An experimental project exploring and comparing different time series forecasting techniques on real-world air passenger traffic data. This project serves as a hands-on laboratory for understanding the strengths and limitations of classical statistical methods versus modern machine learning approaches.
This project is a practical exploration of time series analysis, where I experiment with three distinct forecasting methodologies:
- Classical Decomposition (Trend + Seasonality)
- ARIMA time series modeling
- Machine Learning algorithms (Linear Regression, Random Forest, SVR, XGBoost)
The goal is not just to predict, but to understand how different techniques handle temporal patterns, trends, and seasonality in real data.
- Source:
US Air Passengers Monthly.csv(original source unknown, but available via Google Drive) - Training Period: 2016-2018 (monthly aggregated data)
- Test Period: 2019 (first 6 months)
- Target Variable: Total passenger count (Sum_PASSENGERS)
Note: I couldn't locate the original data source, but the dataset is available for download via the Google Drive link above.
- Conversion of date columns to datetime index
- Monthly resampling and aggregation
- Train/test split (2016-2018 vs 2019)
- Augmented Dickey-Fuller (ADF) Test: Tests for stationarity
- Seasonal Decomposition: Separates the series into:
- Trend component (linear)
- Seasonal component
- Residual component
- Linear regression to model and extrapolate trend
- Addition of historical seasonal patterns
- Simple, interpretable approach
- Auto ARIMA for parameter selection
- ARIMA(2,0,2) fitted on detrended series
- Trend component added back to final predictions
Models tested:
- Linear Regression
- Random Forest Regressor
- Support Vector Regressor (SVR)
- XGBoost Regressor
traffic_prediction/
├── main.ipynb # Main analysis notebook
├── .gitignore # Git ignore file
└── README.md # This file
Note: The dataset (
US Air Passengers Monthly.csv) is not included in this repository. Please download it from the Google Drive link and place it in the project root directory.
The notebook produces:
- Stationarity test results (ADF test statistics)

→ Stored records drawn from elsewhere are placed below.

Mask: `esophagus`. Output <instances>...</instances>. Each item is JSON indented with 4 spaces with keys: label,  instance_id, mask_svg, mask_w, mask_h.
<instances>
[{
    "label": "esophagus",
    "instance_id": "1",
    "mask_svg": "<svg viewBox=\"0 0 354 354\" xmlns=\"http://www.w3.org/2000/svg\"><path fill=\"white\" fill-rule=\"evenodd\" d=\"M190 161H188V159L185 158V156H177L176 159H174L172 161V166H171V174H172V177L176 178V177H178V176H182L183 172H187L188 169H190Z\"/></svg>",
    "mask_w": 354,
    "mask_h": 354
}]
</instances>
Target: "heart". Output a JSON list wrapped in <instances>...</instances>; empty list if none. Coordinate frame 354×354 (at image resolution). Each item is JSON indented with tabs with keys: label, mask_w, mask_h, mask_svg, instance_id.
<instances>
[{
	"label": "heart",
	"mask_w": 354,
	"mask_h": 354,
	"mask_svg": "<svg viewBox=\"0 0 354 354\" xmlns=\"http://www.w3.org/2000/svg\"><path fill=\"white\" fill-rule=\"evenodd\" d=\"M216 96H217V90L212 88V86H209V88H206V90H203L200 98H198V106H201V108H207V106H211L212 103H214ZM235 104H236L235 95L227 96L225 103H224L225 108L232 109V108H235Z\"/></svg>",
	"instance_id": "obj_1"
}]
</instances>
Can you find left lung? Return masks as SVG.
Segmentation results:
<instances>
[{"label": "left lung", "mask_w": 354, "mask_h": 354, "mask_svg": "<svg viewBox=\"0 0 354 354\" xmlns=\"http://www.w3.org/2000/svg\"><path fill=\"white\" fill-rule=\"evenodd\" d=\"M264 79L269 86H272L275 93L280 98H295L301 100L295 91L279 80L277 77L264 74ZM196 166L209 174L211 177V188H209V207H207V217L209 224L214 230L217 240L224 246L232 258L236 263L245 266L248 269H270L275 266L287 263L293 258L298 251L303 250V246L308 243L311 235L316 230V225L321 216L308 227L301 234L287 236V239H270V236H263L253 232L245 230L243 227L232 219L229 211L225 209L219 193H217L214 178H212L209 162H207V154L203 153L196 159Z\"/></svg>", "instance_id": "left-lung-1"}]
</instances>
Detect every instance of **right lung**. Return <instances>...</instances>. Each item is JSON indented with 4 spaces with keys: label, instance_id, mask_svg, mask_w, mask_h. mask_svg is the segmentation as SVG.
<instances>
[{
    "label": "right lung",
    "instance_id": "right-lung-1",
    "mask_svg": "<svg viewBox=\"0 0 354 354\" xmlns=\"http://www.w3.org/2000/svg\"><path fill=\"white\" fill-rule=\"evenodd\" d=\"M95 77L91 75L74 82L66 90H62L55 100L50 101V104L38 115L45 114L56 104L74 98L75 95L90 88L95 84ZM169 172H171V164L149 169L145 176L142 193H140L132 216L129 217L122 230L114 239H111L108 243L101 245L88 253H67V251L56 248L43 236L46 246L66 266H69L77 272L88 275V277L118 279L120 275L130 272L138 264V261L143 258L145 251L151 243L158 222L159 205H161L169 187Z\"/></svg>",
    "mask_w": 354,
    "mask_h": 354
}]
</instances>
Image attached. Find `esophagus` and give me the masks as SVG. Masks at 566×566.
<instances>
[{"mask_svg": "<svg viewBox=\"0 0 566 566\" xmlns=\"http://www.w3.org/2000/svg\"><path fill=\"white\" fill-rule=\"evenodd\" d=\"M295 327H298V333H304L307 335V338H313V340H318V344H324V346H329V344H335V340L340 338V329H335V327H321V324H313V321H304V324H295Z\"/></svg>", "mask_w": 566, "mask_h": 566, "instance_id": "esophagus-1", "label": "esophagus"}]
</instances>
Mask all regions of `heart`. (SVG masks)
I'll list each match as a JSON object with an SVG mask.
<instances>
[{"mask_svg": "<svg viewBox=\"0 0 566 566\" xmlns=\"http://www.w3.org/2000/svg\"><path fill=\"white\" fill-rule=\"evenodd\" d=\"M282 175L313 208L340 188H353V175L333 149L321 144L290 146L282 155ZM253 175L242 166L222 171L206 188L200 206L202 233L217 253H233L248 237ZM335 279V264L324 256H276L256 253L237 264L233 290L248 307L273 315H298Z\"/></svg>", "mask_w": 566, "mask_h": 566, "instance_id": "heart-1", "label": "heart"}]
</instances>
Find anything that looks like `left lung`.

- Decomposition plots showing trend, seasonality, and residuals
- ACF/PACF plots for autocorrelation analysis
- RMSE comparison across all prediction methods
- Visual comparison of predictions vs actual values for 2019
All models are evaluated using Root Mean Squared Error (RMSE) on the 2019 test set.
The results interpretation section in the notebook provides:
- Quantitative RMSE comparison between methods
- Analysis of strengths and weaknesses of each approach
- Insights on model performance and suitability
Potential directions to explore:
- Include external variables (economic indicators, fuel prices)
- Test additional ML models (LSTM, Prophet)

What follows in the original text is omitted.